[Data listing]
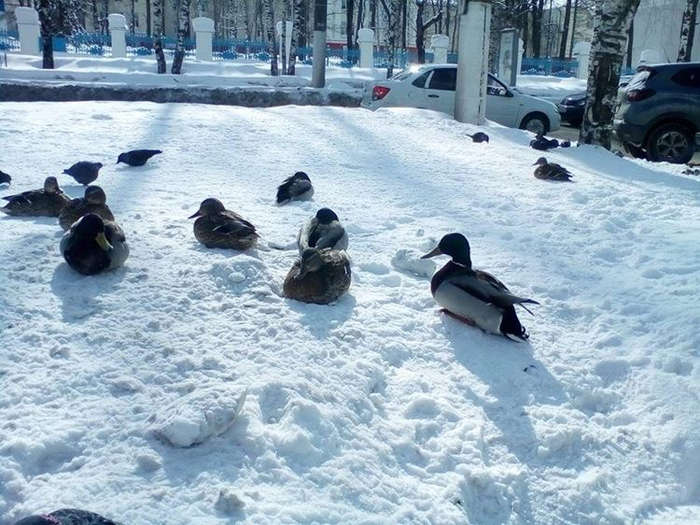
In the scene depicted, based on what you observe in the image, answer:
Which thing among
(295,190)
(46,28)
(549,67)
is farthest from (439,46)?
(295,190)

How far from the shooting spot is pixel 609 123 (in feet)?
32.6

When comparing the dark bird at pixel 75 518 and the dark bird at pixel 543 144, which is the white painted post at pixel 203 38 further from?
the dark bird at pixel 75 518

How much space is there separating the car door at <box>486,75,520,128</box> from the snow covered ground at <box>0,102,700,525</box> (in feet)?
26.9

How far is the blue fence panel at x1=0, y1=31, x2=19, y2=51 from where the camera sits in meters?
25.3

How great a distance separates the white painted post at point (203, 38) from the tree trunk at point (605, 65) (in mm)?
19649

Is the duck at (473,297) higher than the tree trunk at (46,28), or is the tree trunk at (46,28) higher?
the tree trunk at (46,28)

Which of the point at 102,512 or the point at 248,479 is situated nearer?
the point at 102,512

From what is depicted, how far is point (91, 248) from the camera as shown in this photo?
3816mm

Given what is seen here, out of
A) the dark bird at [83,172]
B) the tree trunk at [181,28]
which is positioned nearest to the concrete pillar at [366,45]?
the tree trunk at [181,28]

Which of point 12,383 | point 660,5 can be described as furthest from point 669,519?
point 660,5

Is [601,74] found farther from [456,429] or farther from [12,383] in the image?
[12,383]

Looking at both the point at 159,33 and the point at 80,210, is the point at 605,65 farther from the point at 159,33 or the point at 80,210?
the point at 159,33

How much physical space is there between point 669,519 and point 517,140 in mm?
8066

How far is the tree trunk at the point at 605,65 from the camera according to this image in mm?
9297
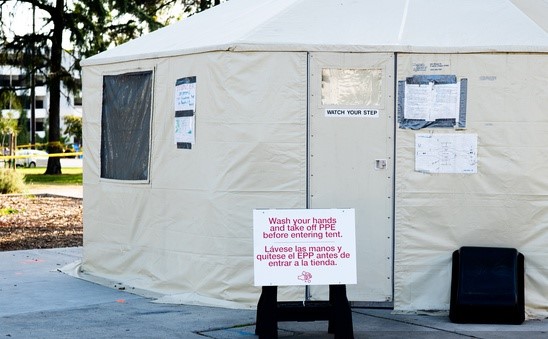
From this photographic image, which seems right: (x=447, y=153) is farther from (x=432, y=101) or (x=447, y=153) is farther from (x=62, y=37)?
(x=62, y=37)

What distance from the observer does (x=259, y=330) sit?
7164 millimetres

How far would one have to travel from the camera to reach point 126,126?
32.7 feet

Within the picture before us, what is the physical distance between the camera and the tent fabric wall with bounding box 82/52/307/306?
8453mm

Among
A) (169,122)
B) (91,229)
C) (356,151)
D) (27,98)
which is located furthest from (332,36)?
(27,98)

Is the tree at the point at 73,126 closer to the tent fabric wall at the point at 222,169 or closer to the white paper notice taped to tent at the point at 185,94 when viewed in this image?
the tent fabric wall at the point at 222,169

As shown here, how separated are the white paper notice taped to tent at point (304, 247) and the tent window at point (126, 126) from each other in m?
2.70

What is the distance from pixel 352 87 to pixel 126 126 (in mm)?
2746

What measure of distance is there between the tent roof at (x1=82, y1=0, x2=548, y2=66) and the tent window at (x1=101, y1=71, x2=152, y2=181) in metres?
0.36

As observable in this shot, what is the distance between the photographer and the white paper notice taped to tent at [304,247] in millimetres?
7078

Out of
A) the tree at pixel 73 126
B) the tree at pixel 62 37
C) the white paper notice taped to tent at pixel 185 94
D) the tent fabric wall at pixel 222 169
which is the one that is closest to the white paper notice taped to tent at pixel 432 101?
the tent fabric wall at pixel 222 169

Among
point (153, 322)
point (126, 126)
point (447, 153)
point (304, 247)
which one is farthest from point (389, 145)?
point (126, 126)

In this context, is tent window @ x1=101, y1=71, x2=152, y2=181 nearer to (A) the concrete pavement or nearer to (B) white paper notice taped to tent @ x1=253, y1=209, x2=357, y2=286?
(A) the concrete pavement

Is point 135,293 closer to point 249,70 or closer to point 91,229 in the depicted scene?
point 91,229

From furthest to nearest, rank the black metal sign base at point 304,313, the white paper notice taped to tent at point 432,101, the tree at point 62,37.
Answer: the tree at point 62,37 < the white paper notice taped to tent at point 432,101 < the black metal sign base at point 304,313
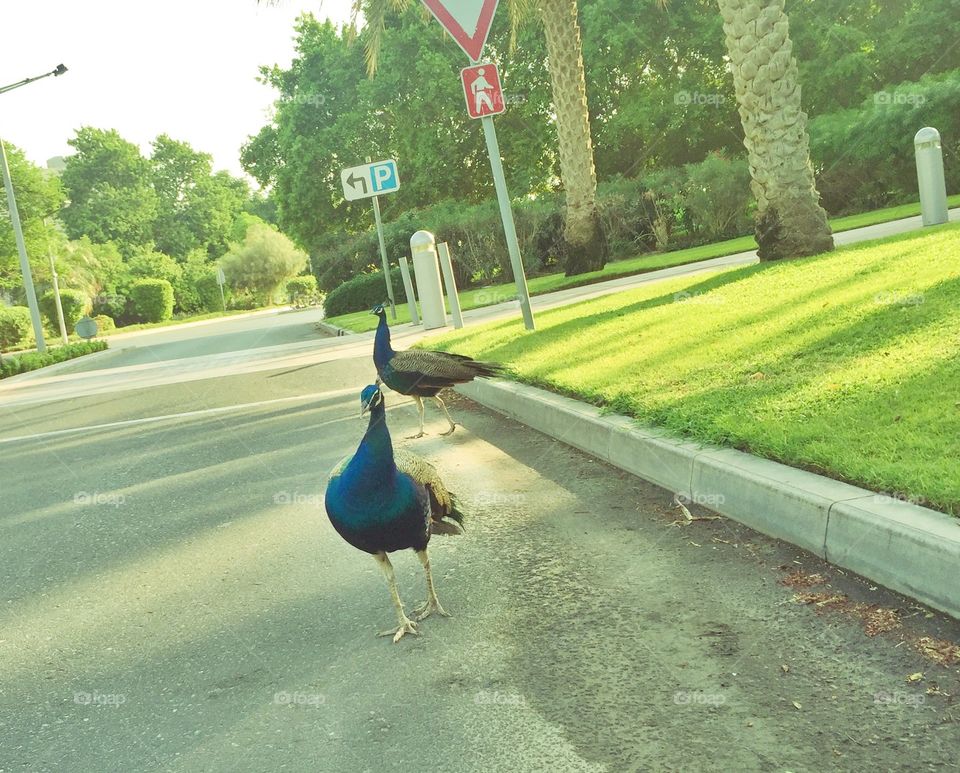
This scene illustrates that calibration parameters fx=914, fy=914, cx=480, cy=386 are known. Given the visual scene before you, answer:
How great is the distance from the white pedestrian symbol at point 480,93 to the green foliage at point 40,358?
16.9 meters

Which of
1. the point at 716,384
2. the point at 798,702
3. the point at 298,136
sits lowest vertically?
the point at 798,702

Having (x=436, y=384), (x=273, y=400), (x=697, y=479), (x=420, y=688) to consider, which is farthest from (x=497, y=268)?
(x=420, y=688)

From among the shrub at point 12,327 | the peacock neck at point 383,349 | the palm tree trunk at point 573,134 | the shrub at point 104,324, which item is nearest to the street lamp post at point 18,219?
the shrub at point 12,327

* WHAT IS NEEDED: Exactly as they appear, repeat the lines from the one containing "Is point 135,293" through the last line of the entries, counting both ends. Pictures stay out.

* ANSWER TO THE EXERCISE:
Is point 135,293 closer to point 249,70 or closer to point 91,229 in the depicted scene?
point 91,229

From furthest to nearest, rank the black metal sign base at point 304,313, the white paper notice taped to tent at point 432,101, the tree at point 62,37.
Answer: the tree at point 62,37 < the white paper notice taped to tent at point 432,101 < the black metal sign base at point 304,313
This scene illustrates that calibration parameters fx=914, fy=914, cx=480, cy=386 are known. Given the visual scene before you, answer:
How great is the distance from the white pedestrian symbol at point 480,93 to the green foliage at point 40,358?
16.9 meters

Which of
1. the point at 716,384
2. the point at 798,702
3. the point at 298,136
sits lowest vertically?
the point at 798,702

Having (x=436, y=384), (x=273, y=400), (x=697, y=479), (x=420, y=688) to consider, which is farthest from (x=497, y=268)?
(x=420, y=688)

From among the shrub at point 12,327 | the peacock neck at point 383,349 | the palm tree trunk at point 573,134 | the shrub at point 104,324, which item is nearest to the street lamp post at point 18,219?
the shrub at point 12,327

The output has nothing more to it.